Pick out each line in the records below that contains the word "above", and copy those lines.

*DATA SHOWN*:
[start]
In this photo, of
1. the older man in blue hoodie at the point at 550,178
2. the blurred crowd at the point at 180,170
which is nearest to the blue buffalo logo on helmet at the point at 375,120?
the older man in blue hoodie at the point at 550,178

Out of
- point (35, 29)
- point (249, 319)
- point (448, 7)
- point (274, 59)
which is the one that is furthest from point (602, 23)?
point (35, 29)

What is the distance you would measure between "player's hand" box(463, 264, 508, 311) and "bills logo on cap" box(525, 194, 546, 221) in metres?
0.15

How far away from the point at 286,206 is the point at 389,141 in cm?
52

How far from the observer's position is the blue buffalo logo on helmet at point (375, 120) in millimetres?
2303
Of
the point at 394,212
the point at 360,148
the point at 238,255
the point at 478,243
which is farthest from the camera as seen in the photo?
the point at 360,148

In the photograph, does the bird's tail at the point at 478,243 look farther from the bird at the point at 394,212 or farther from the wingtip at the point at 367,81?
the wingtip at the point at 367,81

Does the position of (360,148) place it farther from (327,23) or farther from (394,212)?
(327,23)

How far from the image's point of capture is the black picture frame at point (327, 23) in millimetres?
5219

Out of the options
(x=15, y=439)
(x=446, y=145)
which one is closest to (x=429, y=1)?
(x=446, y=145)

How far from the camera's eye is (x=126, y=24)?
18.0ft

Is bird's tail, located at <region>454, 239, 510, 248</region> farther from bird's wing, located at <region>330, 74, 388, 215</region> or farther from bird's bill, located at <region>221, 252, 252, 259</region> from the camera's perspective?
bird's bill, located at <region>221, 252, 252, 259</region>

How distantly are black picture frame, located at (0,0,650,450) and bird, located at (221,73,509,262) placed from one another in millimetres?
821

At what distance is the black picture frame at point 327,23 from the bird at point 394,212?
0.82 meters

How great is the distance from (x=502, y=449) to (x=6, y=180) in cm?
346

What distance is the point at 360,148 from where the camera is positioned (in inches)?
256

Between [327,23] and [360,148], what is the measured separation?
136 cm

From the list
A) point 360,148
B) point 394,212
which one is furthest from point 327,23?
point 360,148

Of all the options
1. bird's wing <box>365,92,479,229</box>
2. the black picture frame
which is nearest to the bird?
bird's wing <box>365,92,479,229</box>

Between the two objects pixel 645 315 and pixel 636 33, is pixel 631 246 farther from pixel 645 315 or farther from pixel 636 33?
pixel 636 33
[end]
[start]
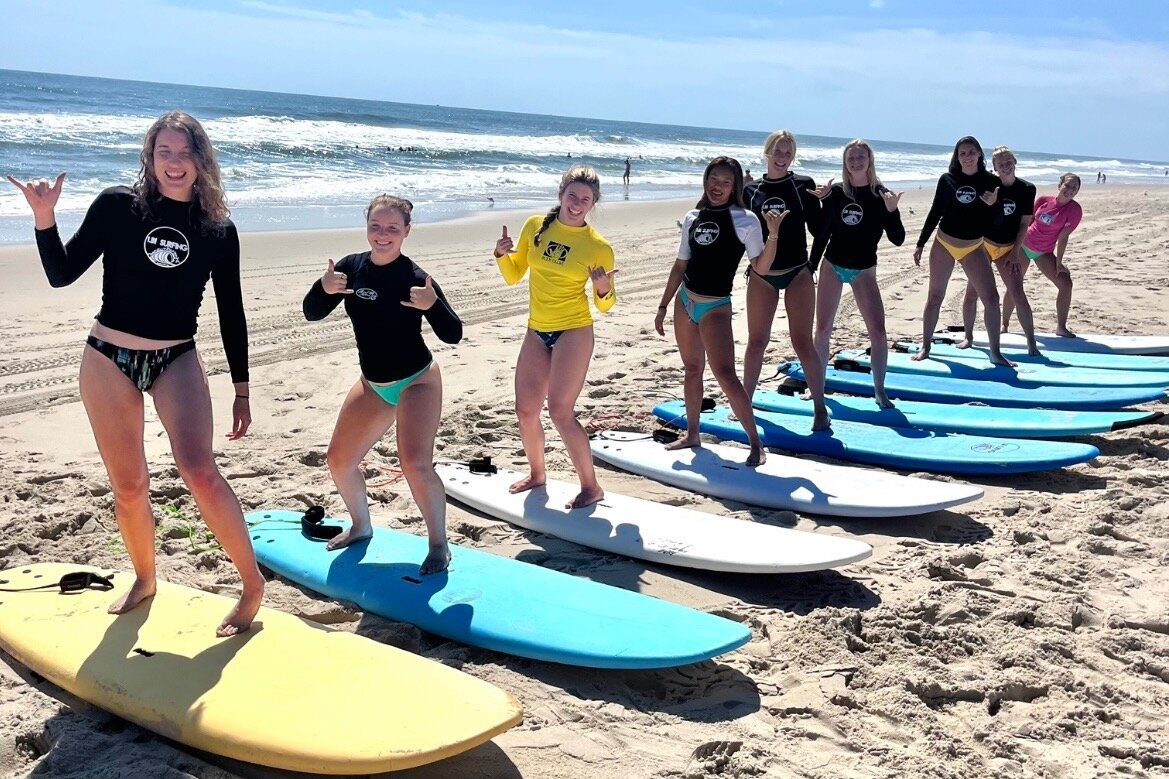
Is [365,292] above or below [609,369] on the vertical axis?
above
[end]
*ANSWER FOR THE TASK*:
Is [365,292] above or below [609,369] on the vertical axis?
above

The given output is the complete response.